The entire liftover process and the compute resource requirements for the work are summarized in a WDL workflow (liftover_plink_beds.wdl). The workflow utilizes bcftools, picard, plink and plink2 and they are wrapped as using this Dockerfile a docker image (link).
Of all the 805,426 markers reported in the UKB genome-wide genotyping array, 803,700 (99.79%) were lifted from GRCh37 to GRCh38. For a quick check, I compared the result with an orthogonal data source -- annotations for the Axiom UKB WCSG array on hg38 build.
There are 707,082 of the 805,426 UKB markers having records in the hg38 annotation file (NetAffx CSV file). Of these, 706,158 markers were lifted to GRCh38 using the liftover workflow presented. We found that 99.98% (705,997 / 706,158) of the lifted markers are consensus with the array’s hg38 annotation. This is suggesting that the liftover pipeline works properly. The rest 161 markers are having discrepancies because of chromosome mismatching (52), position mismatching (23), allele mismatching (60), or missing annotation (26).
Theoretically the WDL workflow can be executed anywhere with any of the execution engines listed https://github.com/openwdl/wdl#execution-engines.

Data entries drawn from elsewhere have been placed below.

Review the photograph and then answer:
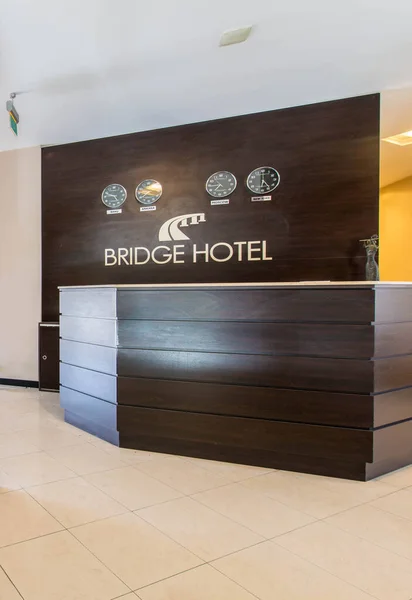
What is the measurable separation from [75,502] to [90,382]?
4.44ft

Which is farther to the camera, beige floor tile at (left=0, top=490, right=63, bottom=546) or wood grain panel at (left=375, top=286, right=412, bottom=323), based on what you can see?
wood grain panel at (left=375, top=286, right=412, bottom=323)

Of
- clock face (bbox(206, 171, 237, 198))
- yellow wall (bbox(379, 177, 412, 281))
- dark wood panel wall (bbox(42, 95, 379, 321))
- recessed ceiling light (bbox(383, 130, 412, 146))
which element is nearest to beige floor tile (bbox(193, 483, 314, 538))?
dark wood panel wall (bbox(42, 95, 379, 321))

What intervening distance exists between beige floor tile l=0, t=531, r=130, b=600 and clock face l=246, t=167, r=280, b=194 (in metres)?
3.72

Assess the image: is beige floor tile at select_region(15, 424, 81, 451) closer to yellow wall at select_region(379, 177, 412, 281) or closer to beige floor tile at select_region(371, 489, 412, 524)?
beige floor tile at select_region(371, 489, 412, 524)

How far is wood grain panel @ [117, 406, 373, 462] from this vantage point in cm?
281

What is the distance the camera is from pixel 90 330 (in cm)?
372

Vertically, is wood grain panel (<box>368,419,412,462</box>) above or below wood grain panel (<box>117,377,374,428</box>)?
below

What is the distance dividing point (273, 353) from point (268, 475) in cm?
83

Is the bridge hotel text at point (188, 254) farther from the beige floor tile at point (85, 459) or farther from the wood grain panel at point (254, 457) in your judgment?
the beige floor tile at point (85, 459)

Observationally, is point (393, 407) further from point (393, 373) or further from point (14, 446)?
point (14, 446)

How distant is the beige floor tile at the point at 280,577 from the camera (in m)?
1.70

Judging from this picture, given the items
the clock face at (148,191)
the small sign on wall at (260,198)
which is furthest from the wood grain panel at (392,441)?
the clock face at (148,191)

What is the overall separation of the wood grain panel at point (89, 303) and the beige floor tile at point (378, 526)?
85.3 inches

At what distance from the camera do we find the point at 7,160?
585cm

I have only compiled it and tested it on Research Analysis Platform (RAP) and DNAnexus Platform, which uses dxCompiler.
# Compile the workflow
$ java -jar <path_to>/dxCompiler-2.4.3.jar compile liftover_plink_beds.wdl -project <project-xxxx>
workflow-yyyy
Where the project-xxxx corresponds to the unique project ID of yours on RAP, and workflow-yyyy is the compiled workflow ID for the liftover pipeline.

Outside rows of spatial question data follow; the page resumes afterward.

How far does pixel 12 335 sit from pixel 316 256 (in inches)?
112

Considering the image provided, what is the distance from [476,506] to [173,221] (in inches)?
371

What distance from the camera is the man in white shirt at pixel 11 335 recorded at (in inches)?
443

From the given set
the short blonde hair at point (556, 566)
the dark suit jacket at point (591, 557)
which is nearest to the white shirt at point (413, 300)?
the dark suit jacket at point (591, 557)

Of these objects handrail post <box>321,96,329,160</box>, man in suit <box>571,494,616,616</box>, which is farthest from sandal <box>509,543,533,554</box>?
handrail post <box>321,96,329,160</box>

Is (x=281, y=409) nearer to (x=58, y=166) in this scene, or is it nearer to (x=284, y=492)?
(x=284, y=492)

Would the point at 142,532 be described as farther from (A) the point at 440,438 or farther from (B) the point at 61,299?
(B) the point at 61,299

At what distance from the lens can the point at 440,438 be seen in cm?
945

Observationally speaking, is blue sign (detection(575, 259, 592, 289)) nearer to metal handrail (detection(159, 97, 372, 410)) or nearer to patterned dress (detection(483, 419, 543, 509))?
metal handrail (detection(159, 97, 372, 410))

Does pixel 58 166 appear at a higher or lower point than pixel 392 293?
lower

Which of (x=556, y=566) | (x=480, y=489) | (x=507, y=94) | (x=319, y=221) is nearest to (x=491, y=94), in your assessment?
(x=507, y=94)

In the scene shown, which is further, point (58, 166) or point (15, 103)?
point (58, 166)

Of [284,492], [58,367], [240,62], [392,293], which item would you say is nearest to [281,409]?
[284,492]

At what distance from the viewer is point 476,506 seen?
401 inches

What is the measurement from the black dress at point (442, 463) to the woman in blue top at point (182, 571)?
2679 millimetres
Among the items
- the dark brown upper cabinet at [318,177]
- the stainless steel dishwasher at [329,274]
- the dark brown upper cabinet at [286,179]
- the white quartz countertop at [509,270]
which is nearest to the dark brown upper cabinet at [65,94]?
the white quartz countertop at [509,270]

Once the workflow is compiled, the liftover analysis can be run by feeding the BED/BIM/FAM files along with the corresponding liftover chain file (e.g. b37ToHg38.over.chain) and the target build’s fasta or fasta.gz file (e.g. 1000genomes.grch38.fasta-index.tar.gz, or GRCh38_full_analysis_set_plus_decoy_hla.fa
under /Bulk/Exome sequences/Exome OQFE CRAM files/helper_files/
on RAP) by first ensuring a copy of each reference file on the corresponding RAP project. All input parameters can be provided in JSON format (e.g. liftover_input_template.json) .
# Execute the compiled workflow on RAP/DNAnexus
$ dx run workflow-yyyy -f input.json --brief -y
analysis-zzzz
Alternatively, input parameters can also be specified via the webUI of RAP.

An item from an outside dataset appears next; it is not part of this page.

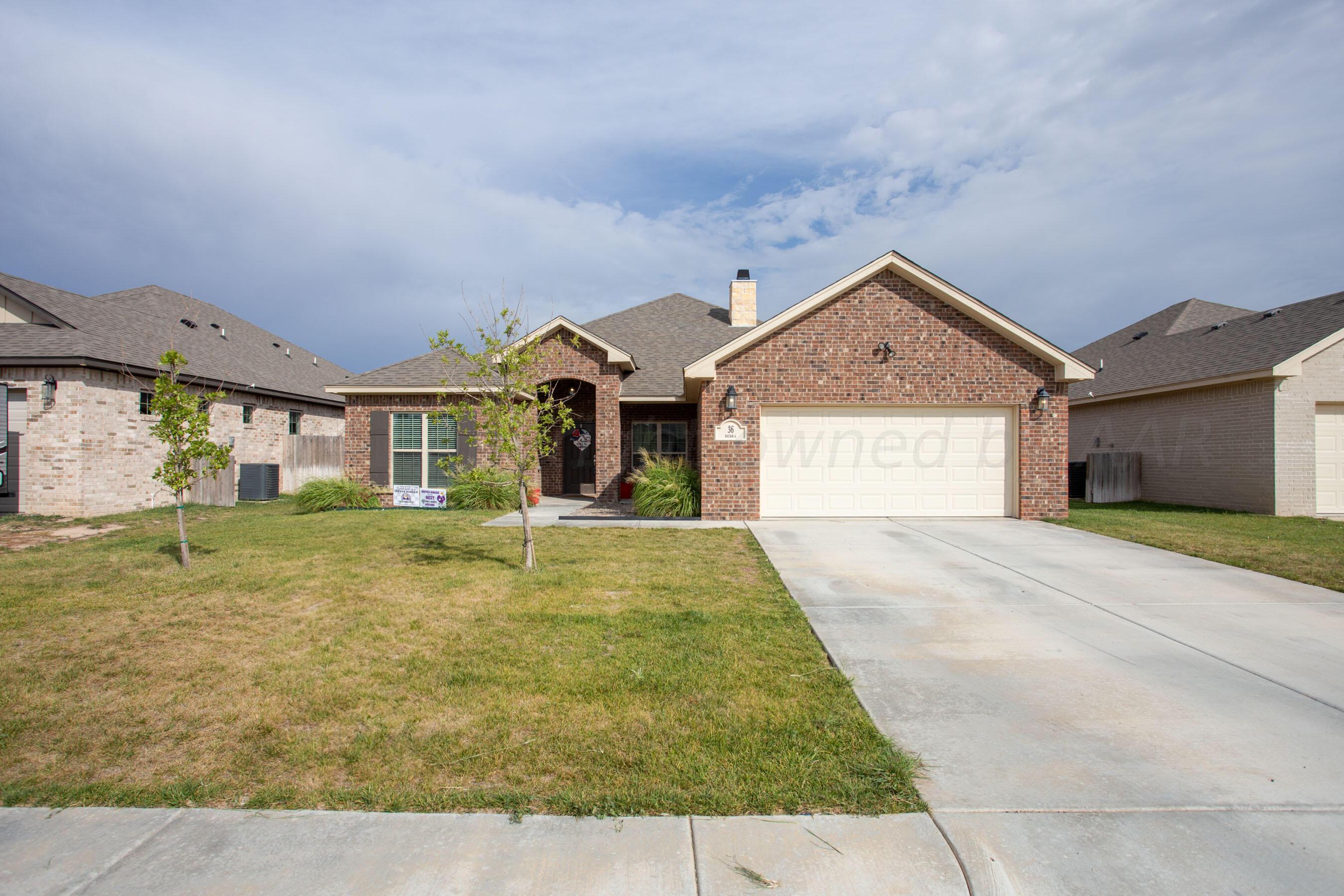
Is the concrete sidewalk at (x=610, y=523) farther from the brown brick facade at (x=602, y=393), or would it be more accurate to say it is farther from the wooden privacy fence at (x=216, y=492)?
the wooden privacy fence at (x=216, y=492)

Runtime/Cost:* The liftOver analysis for all 26 chromosomes' PLINK files (Data-Field 22418) from GRCh37 to GRCh38 finished within 17.5 hours wall clock time on RAP. With the RAP compute rate, the cost is ~£56.5 with on-demand instances (priority High). If using spot instances (priority Low), the cost can be lowered to ~£10.5.
* The estimates were generated in April 2021. All numbers can be subject to change. Compute rate could be changing by RAP's Terms of Service. Depending on the instance type of choice, the implementation of the pipeline and more, there is always room for further optimizations on runtime or cost, or both.
Thanks to Tony Marcketta (@AMarcketta), Joe Foster, Chiao-Feng Lin (@chiaofenglin), Peter Nguyen, Chai Fungtammasan (@Chai_Arkarachai), and Jason Chin (@infoecho) for the discussions on the liftover process. This is part of our data preparation process for our research project using the UK Biobank Resource under Application Number ‘46926’. We thank all the participants in the UK Biobank study.
This content may contain proprietary information owned by DNAnexus and is for research purposes only. There is no expectation to sell or support the research and the user retains all accountability and liability attached to the use of the content. This content may be used under the MIT license.